Growing Human(kind)ness project

Growing Human(kind)ness project


When you use food as your ‘voice’

September 15, 2014

http://fiveoceanspress.wistia.com/medias/1ehubwirep?embedType=seo&videoFoam=true&videoWidth=752

Transcript: 

Today I'm going to talk about using sugar or food as your voice. One of my mentors, Dr. Gabor Mate, talks about how we can act out. If we literally look at what the phrase means, it means that rather than expressing how we're feeling or what we're needing with our words, that we can use our behavior to be that expression of how we're hurting, or what we're needing, or what we're longing for.

If you don't feel like you have a voice - maybe it's something difficult, or painful or uncomfortable, or maybe you're afraid that what you need to voice might cause others discomfort or potential conflict - so rather than using your voice to express what you're needing and what you're feeling and what's in your heart, you may use food.

You may use a binge. You may use sugar. You may use not eating.

It can also be pulling away - maybe you're feeling really scared inside, and so you're wanting to control what you're eating, and get super, super clean about your eating, or maybe it's that you feel lonely, or maybe that you feel so frustrated and you feel despair like things will never change, and so all you can do is eat, that's your only comfort, because nothing else will be different. All those different ways that you act out to express what's in your heart.

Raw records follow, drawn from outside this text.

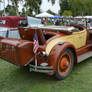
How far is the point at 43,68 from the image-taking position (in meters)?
2.94

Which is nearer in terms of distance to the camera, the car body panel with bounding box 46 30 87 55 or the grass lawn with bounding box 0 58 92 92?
the grass lawn with bounding box 0 58 92 92

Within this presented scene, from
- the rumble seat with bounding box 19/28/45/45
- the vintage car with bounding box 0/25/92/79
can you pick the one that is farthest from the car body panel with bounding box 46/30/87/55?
the rumble seat with bounding box 19/28/45/45

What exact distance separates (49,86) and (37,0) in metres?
32.0

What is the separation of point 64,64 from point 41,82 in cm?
76

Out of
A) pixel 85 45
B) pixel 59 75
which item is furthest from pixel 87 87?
pixel 85 45

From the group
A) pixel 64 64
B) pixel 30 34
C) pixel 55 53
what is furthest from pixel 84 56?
pixel 30 34

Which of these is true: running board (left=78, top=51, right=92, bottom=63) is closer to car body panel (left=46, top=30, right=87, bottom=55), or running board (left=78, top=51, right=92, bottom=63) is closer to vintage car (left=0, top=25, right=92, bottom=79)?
vintage car (left=0, top=25, right=92, bottom=79)

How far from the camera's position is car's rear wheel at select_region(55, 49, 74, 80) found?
10.7 feet

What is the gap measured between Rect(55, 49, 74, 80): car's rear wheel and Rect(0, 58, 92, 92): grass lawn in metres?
0.16

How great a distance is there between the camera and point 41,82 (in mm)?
3314

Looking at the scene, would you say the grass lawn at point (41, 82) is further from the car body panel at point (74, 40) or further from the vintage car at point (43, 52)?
the car body panel at point (74, 40)

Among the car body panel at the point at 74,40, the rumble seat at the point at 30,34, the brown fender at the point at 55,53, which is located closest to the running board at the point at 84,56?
the car body panel at the point at 74,40

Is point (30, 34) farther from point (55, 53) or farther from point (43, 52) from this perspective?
point (55, 53)

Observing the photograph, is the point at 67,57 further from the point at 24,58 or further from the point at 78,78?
the point at 24,58
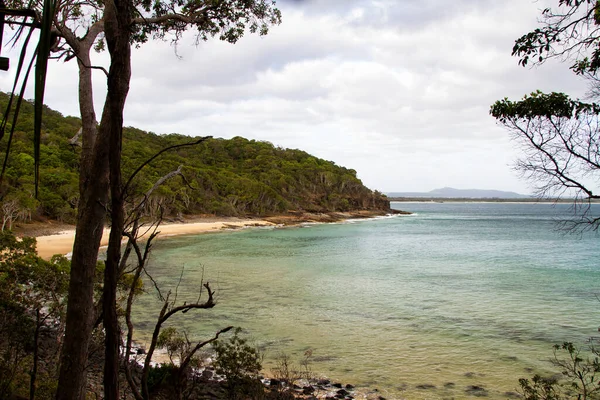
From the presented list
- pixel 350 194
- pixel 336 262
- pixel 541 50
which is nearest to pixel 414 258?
pixel 336 262

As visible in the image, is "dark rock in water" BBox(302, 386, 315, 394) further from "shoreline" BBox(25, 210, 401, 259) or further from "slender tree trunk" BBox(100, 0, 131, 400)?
"shoreline" BBox(25, 210, 401, 259)

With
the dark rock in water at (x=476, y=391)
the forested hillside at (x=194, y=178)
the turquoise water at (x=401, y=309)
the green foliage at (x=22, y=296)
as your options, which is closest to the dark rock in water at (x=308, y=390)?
the turquoise water at (x=401, y=309)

It doesn't really matter what the behavior is as much as what it means to you. But that can be your voice, and your way of expressing yourself and saying, "I'm hurting, or I'm scared, or I don't like that, or I feel lonely, or I feel frustrated." Whatever is in you, it's coming out as an expression through the vehicle in some shape or form of food.

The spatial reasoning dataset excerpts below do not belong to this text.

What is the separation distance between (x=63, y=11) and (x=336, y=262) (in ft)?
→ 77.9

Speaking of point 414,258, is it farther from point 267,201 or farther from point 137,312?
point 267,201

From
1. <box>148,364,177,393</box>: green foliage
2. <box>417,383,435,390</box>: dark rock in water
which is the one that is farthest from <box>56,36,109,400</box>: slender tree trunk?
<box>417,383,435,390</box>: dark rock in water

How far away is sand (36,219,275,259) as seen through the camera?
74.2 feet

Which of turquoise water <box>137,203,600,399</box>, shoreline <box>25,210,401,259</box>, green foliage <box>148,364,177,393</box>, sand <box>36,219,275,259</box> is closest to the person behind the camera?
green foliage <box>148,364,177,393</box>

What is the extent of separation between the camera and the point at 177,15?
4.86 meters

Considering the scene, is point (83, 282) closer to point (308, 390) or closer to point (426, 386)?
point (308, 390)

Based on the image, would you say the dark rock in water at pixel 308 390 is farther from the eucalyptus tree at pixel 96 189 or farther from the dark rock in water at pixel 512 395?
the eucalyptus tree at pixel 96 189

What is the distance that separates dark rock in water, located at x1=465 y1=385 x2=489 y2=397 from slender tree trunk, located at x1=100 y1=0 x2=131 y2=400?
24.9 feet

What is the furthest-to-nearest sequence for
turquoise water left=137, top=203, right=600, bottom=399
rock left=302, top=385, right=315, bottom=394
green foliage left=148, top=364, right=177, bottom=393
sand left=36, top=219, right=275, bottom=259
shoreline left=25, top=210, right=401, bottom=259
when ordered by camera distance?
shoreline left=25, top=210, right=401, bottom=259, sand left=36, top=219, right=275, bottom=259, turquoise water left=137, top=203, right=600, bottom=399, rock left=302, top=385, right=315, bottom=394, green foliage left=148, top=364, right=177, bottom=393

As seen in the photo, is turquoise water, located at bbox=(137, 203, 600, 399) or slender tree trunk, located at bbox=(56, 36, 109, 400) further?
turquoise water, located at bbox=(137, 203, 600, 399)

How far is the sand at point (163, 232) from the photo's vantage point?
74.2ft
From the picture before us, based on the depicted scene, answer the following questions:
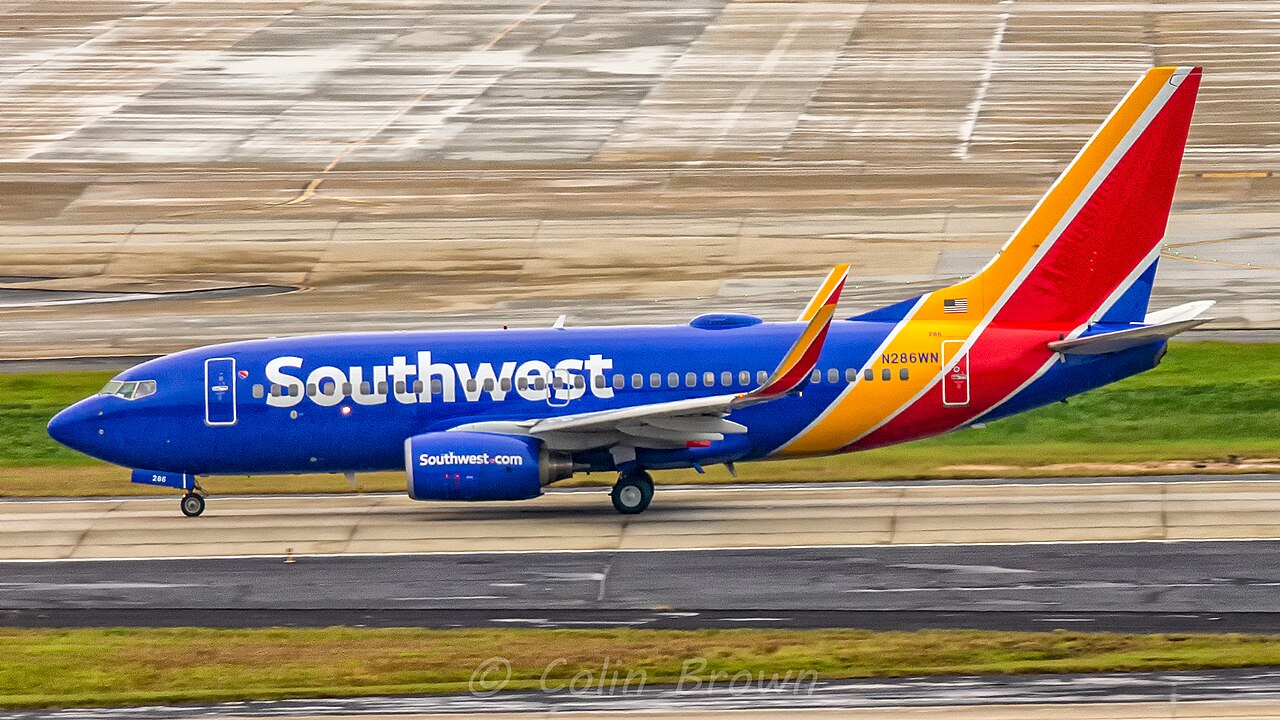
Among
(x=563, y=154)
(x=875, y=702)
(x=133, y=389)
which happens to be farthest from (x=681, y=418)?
(x=563, y=154)

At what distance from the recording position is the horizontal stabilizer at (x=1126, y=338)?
3616cm

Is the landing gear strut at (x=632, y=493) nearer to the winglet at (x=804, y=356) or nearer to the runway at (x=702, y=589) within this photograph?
the runway at (x=702, y=589)

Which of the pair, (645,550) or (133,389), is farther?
(133,389)

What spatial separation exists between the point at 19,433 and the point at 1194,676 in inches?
1211

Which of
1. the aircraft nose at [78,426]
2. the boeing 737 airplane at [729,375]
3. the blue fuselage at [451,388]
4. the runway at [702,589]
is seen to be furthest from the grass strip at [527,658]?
the aircraft nose at [78,426]

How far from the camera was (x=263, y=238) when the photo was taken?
65.6 metres

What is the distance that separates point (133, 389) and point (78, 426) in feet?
4.26

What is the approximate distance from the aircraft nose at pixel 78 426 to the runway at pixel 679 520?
1585mm

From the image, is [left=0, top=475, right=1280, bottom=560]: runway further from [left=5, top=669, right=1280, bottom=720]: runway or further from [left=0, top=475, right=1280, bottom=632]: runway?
[left=5, top=669, right=1280, bottom=720]: runway

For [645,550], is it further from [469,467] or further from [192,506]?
[192,506]

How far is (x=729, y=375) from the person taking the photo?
3712 centimetres

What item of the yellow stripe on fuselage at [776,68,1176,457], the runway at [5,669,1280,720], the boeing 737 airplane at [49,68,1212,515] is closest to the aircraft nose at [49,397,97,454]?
the boeing 737 airplane at [49,68,1212,515]

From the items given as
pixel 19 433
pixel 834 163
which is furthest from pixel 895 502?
pixel 834 163

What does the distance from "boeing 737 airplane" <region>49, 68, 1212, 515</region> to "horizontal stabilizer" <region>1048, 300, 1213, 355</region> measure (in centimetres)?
4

If you resonate with this, what I would invite you to do is recognize that it's something very tender - that it is an expression coming from somewhere deep inside of you. It may come out in ways that look a little wonky, or sideways, but that longing that's driving towards that outward behavior has an intention based in a desire to love and care for yourself.

One of my favorite ways that this has been expressed is by an Indian teacher named Sri Nisargadatta. He says that, "Your flight from pain and your seeking after pleasure is a sign of the love that you bear for yourself." So every binge, every diet, every restriction, every episode of overeating, all of them are a sign of the love that you bear for yourself.

With this shift in perspective of recognizing that it is our desire to love and care for ourselves that is causing us to act out in ways that might be a little bit messy, that might bring some painful consequences with them, we see the root of that is love and kindness. Then the task becomes how do I find my voice in my life, so I don't have to use a binge or a perfect diet, or the quest for a perfect body, or obsessive food restriction as my way of expressing what's right here in my heart?

You might want to play with this, and pause a moment when you notice you're feeling driven to the refrigerator, or notice when you're feeling driven to not eat, or you're feeling driven to read another magazine to get the secret to finally get the body that you've always dreamed of, that you can sit just with your heart, and ask yourself:  "If this had a voice what would it say? And what is it needing from me right now?"